- **Text under study**:
# # #
Twelve studies were included on antisepsis for blood culture collection (two systematic reviews and 10 primary studies, of which four were RCTs with 13,142 participants). Twenty studies were included on vascular catheter insertion (two systematic reviews and 18 primary studies, of which 15 were RCTs with over 5,700 participants). Fourteen studies were included on antisepsis before surgery (three systematic reviews and 11 primary studies, of which nine were RCTs with 3,832 participants). Sample size in RCT comparison groups ranged from 24 to 7,606.
Most studies were considered to be at low or moderate risk of bias.
The combination of chlorhexidine gluconate with alcohol was significantly better than povidone iodine alone in preventing blood culture contamination (RR 0.45, 95% CI 0.32 to 0.63, 2 RCTs). There was no significant difference between the combination of chlorhexidine gluconate with alcohol and sequential isopropanol and iodine tincture (2 RCTs). There was no significant heterogeneity. No evidence was identified on the use of chlorhexidine gluconate alone prior to blood culture collection.
# # #
[Spatial grounding data]
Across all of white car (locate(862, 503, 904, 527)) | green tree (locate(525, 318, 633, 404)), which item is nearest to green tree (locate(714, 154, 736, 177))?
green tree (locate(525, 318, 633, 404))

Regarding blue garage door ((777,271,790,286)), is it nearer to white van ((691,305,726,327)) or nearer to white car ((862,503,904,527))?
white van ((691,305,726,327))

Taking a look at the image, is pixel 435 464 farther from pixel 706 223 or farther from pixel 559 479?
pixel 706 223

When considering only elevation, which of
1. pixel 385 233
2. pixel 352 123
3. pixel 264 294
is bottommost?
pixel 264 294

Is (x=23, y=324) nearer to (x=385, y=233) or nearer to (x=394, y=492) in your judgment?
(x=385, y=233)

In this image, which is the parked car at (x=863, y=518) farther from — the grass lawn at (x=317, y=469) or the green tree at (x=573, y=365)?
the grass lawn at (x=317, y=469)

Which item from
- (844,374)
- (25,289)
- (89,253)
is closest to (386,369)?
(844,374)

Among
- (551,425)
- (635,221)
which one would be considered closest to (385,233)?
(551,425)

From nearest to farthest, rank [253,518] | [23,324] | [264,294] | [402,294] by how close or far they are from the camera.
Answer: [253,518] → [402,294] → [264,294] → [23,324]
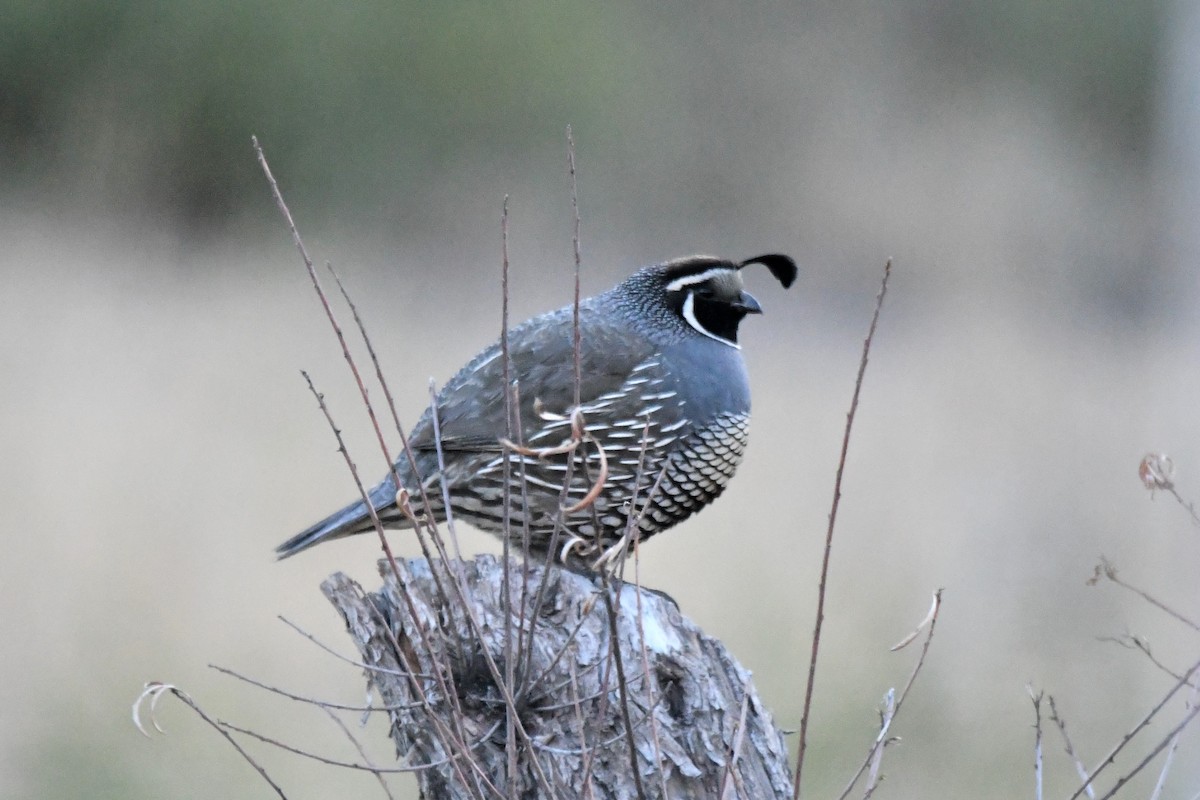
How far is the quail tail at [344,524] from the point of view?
3.70 m

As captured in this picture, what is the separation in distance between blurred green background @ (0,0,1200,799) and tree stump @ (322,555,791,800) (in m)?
2.28

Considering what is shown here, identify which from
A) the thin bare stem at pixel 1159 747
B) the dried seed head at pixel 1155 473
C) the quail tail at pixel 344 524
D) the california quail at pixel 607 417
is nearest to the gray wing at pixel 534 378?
the california quail at pixel 607 417

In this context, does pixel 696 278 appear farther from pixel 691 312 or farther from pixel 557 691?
pixel 557 691

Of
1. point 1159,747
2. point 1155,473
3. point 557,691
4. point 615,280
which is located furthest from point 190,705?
point 615,280

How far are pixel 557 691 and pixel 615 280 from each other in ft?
27.5

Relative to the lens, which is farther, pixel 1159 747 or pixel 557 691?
pixel 557 691

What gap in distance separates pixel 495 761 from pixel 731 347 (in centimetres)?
187

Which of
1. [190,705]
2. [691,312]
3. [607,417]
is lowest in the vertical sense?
[190,705]

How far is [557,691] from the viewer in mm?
2420

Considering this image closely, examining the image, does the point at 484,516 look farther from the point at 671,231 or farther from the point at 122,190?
the point at 671,231

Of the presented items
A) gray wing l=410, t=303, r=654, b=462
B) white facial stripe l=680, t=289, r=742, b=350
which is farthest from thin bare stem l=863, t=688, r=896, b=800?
white facial stripe l=680, t=289, r=742, b=350

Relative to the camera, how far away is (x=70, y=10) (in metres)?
11.6

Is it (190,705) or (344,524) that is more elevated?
(344,524)

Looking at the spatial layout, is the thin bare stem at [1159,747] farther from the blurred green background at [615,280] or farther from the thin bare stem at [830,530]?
the blurred green background at [615,280]
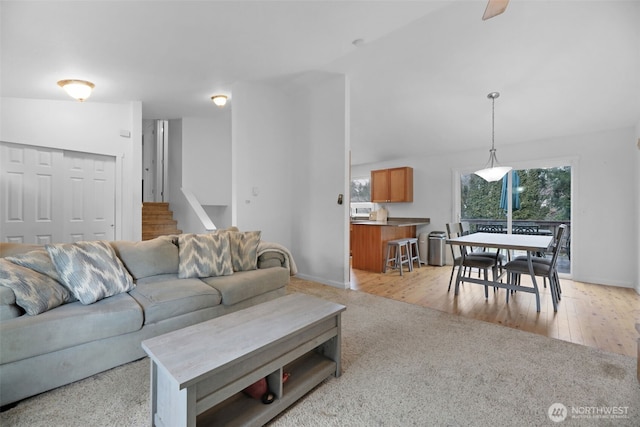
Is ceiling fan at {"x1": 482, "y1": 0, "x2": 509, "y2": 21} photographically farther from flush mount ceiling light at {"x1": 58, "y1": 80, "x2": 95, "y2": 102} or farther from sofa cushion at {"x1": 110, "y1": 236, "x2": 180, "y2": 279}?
flush mount ceiling light at {"x1": 58, "y1": 80, "x2": 95, "y2": 102}

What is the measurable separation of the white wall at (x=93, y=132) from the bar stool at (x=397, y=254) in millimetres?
4080

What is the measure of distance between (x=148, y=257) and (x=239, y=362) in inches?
69.0

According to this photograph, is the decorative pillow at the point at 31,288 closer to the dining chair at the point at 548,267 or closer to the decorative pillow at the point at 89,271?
the decorative pillow at the point at 89,271

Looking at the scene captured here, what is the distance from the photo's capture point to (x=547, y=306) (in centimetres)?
321

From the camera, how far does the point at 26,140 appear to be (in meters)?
3.67

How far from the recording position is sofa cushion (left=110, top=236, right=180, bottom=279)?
247 cm

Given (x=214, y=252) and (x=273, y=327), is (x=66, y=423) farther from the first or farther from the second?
(x=214, y=252)

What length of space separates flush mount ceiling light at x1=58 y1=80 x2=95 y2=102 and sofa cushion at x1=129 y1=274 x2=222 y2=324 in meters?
2.55

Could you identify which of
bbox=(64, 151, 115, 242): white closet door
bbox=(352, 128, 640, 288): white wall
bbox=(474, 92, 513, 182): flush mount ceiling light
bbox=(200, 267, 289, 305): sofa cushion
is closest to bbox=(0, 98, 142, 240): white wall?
bbox=(64, 151, 115, 242): white closet door

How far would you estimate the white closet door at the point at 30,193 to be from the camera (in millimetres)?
3559

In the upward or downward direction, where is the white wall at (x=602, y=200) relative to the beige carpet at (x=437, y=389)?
upward

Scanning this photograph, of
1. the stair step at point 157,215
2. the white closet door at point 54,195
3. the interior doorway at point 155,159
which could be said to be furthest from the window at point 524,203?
the interior doorway at point 155,159

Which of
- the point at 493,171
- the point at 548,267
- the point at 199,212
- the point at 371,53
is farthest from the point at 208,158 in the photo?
the point at 548,267

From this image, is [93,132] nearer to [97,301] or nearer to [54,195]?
[54,195]
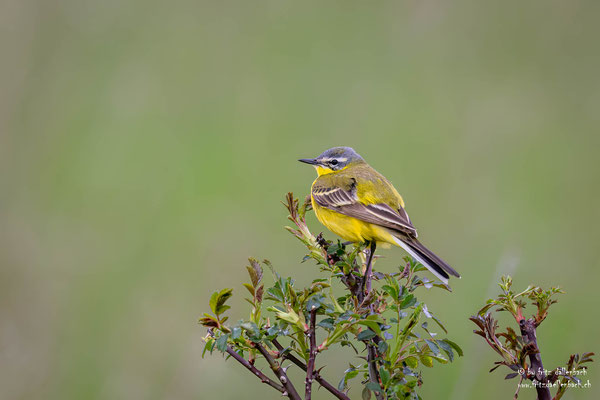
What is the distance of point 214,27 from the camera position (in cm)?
838

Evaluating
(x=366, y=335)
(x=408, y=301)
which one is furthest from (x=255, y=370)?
(x=408, y=301)

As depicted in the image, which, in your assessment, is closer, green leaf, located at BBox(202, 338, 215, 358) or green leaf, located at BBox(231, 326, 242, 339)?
green leaf, located at BBox(231, 326, 242, 339)

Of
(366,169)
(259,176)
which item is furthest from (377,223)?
(259,176)

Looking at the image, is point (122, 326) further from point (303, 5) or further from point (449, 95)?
point (303, 5)

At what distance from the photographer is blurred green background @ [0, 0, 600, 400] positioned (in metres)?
4.86

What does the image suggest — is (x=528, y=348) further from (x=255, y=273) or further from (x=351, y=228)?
(x=351, y=228)

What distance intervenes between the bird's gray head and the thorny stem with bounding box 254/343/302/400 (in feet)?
10.2

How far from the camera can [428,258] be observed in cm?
305

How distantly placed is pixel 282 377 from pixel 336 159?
327 centimetres

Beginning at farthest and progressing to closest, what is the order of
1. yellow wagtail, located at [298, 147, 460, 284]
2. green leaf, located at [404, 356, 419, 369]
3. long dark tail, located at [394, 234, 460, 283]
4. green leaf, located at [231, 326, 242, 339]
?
yellow wagtail, located at [298, 147, 460, 284], long dark tail, located at [394, 234, 460, 283], green leaf, located at [404, 356, 419, 369], green leaf, located at [231, 326, 242, 339]

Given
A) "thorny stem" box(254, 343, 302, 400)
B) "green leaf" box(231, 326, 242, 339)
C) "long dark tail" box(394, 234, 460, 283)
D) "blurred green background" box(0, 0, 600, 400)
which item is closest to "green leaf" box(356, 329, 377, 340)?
"thorny stem" box(254, 343, 302, 400)

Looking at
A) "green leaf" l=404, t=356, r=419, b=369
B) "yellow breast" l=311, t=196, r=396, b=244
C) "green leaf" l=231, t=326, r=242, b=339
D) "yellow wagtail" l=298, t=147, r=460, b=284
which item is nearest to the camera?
"green leaf" l=231, t=326, r=242, b=339

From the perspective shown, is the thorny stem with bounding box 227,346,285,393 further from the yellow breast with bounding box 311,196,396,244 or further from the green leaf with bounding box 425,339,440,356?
the yellow breast with bounding box 311,196,396,244

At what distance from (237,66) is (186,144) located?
1.34 metres
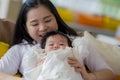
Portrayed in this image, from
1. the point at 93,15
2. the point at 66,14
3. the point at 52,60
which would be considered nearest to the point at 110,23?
the point at 93,15

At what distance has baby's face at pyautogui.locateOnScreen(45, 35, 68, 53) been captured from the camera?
1316 millimetres

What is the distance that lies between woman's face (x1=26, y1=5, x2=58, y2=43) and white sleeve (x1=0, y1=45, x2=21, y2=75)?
139mm

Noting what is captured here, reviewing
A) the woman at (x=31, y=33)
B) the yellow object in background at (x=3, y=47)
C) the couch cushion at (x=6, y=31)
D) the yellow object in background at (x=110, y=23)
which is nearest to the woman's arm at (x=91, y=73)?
the woman at (x=31, y=33)

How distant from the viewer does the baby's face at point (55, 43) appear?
132 cm

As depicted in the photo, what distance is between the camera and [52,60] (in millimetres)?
1213

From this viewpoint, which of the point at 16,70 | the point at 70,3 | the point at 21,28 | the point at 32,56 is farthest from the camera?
the point at 70,3

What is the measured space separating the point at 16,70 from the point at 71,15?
8.10 feet

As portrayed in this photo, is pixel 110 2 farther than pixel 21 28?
Yes

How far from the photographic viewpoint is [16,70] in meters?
1.49

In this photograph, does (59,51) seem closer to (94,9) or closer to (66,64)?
(66,64)

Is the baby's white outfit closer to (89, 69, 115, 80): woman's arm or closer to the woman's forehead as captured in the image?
(89, 69, 115, 80): woman's arm

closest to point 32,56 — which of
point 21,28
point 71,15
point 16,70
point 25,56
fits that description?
point 25,56

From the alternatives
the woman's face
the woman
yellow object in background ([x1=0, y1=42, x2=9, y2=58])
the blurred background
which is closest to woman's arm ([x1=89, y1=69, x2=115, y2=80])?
the woman

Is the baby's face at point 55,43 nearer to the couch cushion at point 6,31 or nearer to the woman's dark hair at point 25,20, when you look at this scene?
the woman's dark hair at point 25,20
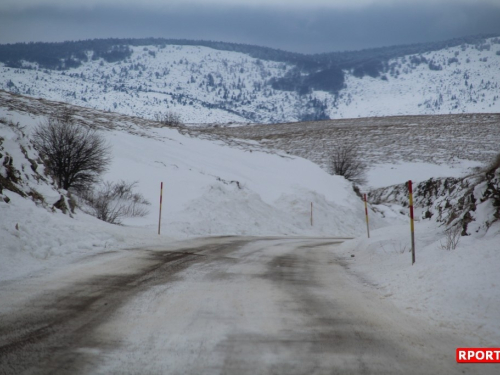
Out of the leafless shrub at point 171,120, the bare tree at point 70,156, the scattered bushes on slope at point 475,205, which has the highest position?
the leafless shrub at point 171,120

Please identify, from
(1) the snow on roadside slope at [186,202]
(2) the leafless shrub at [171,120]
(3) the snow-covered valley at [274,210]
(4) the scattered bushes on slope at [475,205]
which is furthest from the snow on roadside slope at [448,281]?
(2) the leafless shrub at [171,120]

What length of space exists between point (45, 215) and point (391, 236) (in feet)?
30.0

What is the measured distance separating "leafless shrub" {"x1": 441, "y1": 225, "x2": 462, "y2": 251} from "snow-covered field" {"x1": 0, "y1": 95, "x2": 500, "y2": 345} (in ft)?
0.35

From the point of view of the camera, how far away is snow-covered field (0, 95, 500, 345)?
6719 millimetres

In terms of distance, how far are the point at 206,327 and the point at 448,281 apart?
387 cm

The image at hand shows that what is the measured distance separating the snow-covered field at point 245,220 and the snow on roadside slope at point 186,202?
6 centimetres

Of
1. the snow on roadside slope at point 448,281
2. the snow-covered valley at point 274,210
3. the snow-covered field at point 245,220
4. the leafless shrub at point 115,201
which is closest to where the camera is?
the snow on roadside slope at point 448,281

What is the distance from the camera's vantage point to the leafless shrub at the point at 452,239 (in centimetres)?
866

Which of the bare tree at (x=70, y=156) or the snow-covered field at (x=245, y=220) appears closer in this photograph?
the snow-covered field at (x=245, y=220)

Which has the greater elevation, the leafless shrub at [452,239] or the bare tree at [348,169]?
the bare tree at [348,169]

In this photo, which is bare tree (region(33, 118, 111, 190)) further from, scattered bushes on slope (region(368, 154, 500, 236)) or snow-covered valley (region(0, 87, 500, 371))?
scattered bushes on slope (region(368, 154, 500, 236))

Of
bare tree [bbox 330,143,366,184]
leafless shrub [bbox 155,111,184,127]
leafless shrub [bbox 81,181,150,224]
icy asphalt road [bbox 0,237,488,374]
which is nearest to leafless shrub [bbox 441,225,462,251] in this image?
icy asphalt road [bbox 0,237,488,374]

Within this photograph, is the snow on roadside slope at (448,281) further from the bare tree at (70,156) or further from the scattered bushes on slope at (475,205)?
the bare tree at (70,156)

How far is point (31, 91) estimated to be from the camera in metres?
186
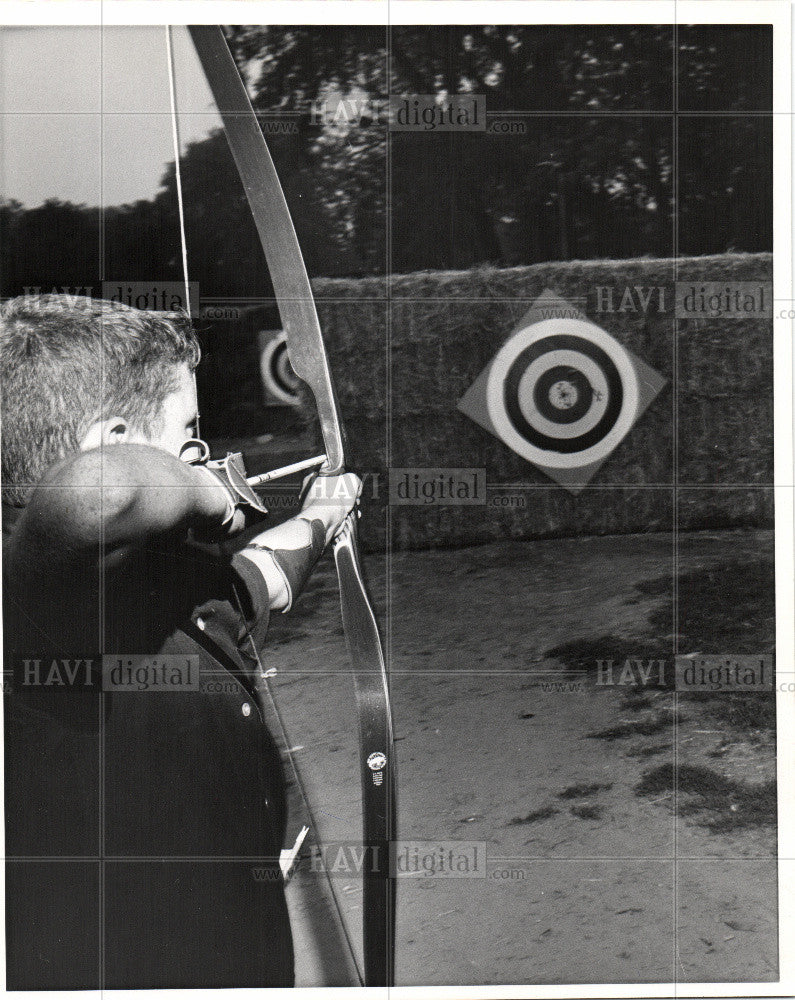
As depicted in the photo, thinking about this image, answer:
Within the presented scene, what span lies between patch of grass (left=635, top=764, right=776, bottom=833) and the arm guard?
5.37 ft

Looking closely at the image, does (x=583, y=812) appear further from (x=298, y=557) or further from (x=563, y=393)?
(x=563, y=393)

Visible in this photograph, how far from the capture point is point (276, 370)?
13.9 feet

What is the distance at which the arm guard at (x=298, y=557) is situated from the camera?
4.28 meters

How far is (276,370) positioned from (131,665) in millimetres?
1353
# # #
- **Work instruction 1**:
Answer these questions from the antisepsis summary.
(a) How many studies were included on vascular catheter insertion?
(b) At what risk of bias were most studies considered to be?
(c) What RR is given for chlorhexidine gluconate with alcohol compared with povidone iodine alone?
- **Work instruction 2**: Change "vascular catheter insertion" to "central line insertion" in the part of the antisepsis summary that opens with the words containing "Twelve studies were" and closes with "24 to 7,606.", and write that part out again.
- **Work instruction 3**:
Do these statements agree with the antisepsis summary? Give yes or no and quote the words that decide it.
(a) No evidence was found on using chlorhexidine gluconate alone before blood culture collection.
(b) The studies on antisepsis before surgery included four systematic reviews.
(c) Significant heterogeneity was found.
Answer using only the antisepsis summary.

- **Answer section 1**:
(a) Twenty
(b) Low or moderate
(c) RR 0.45

- **Answer section 2**:
Twelve studies were included on antisepsis for blood culture collection (two systematic reviews and 10 primary studies, of which four were RCTs with 13,142 participants). Twenty studies were included on central line insertion (two systematic reviews and 18 primary studies, of which 15 were RCTs with over 5,700 participants). Fourteen studies were included on antisepsis before surgery (three systematic reviews and 11 primary studies, of which nine were RCTs with 3,832 participants). Sample size in RCT comparison groups ranged from 24 to 7,606.

- **Answer section 3**:
(a) Yes: "No evidence was identified on the use of chlorhexidine gluconate alone prior to blood culture collection."
(b) No: "three systematic reviews and 11 primary studies"
(c) No: "There was no significant heterogeneity."